D-Link Forums

The Graveyard - Products No Longer Supported => D-Link NetDefend Firewalls => Topic started by: DFL800_noob on February 02, 2011, 03:19:27 PM

Title: Confused at SAT and NAT rules on DFL 800
Post by: DFL800_noob on February 02, 2011, 03:19:27 PM

Comming from a Cisco background, SAT was always use to redirect a source port to an internal private port for secure communication.
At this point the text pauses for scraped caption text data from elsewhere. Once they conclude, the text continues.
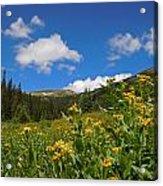Wild Flowers In Rocky Mountain National Park Acrylic Print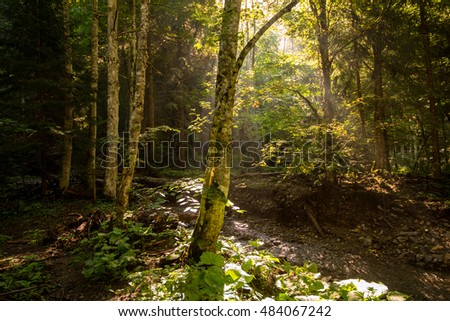 beech forest, a nature reserve in Europe, the Carpathians mountains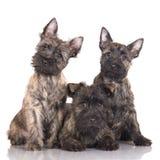 3 щенят терьера пирамиды из камней Стоковая Фотография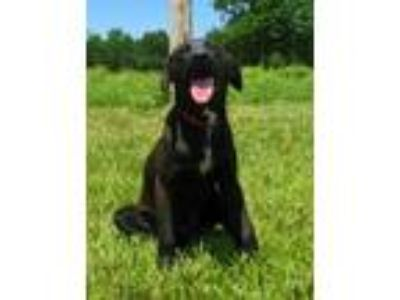 Adopt Lilah a Black Labrador Retriever / Mixed dog in Centerton, AR (25534745)
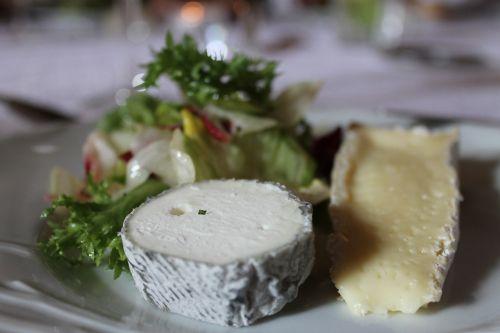 kitchen tasting cheese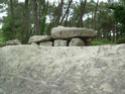 Mégalithes de Carnac Dscn1020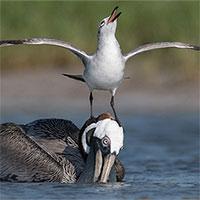 """Loài chim hay cà khịa, """"giang hồ"""" lưu manh nhất thế giới động vật"""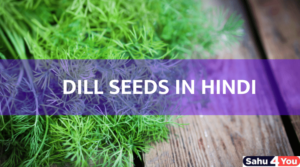 dill seeds in hindi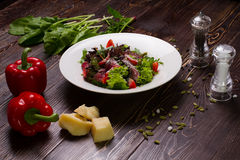 Beautiful still life of food. Meat salad. Stock Photo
Eg, port 223 from WAN IP to port 22 on SSH linux box.

NAT however, is used for Port Overload reasons, in other words, you NAT the inside and outside interfaces so it can translate the private address to a public address with a dynamic source port.

Is this the same concept for DFL-800? I am just seeing how the previous employee set this up, and count me as confused.

He has the following RULES to get SMTP traffic through to the exchange server.


1  SAT_mail    SAT  lan    lannet                  wan2  mail_wan2_ip  all_services
2  NAT_mail    NAT  lan    lannet                  wan2  mail_wan2_ip  all_services
3  SAT_smtp   SAT  any  smtp_trustedhosts  wan2  mail_wan2_ip  smtp-in
4  NAT_smtp   NAT  any  smtp_trustedhosts  wan2  mail_wan2_ip  smtp-in
5  allow_smtp Allow  any  smtp_trustedhosts  wan2  mail_wan2_ip  smtp-in

I don't understand why all these rules are needed just to route SMTP mail from the outside to the inside. Why does it need a SAT rule, then a NAT rule, and then an ALLOW rule?

If someone can please explain this that will be great.

Title: Re: Confused at SAT and NAT rules on DFL 800
Post by: juanjo on February 04, 2011, 12:07:58 AM

hmmmm

Yes, i am a little bit confused also.

As I understand, rules 1 and 5 can be deleted, but i don't know which is the network installation.
Regards

Title: Re: Confused at SAT and NAT rules on DFL 800
Post by: silver_surfer30 on February 08, 2011, 03:17:43 PM

the way the device works is as that:

the first sat rule will bind the outside internet ip to the private IP and the service.

the allow or nat rule will process the packet.

so if Need to redirect the smtp trafic to my private server, i neeed a sat rule using the smtp service and bind it to the private ip of my mail server like this

wan1/all-nets   core:wan1-ip (if i use the ip address of the wan1 interface)  action sat and smtp service. then in the sat tab specify the private ip of my server and if needed the new port.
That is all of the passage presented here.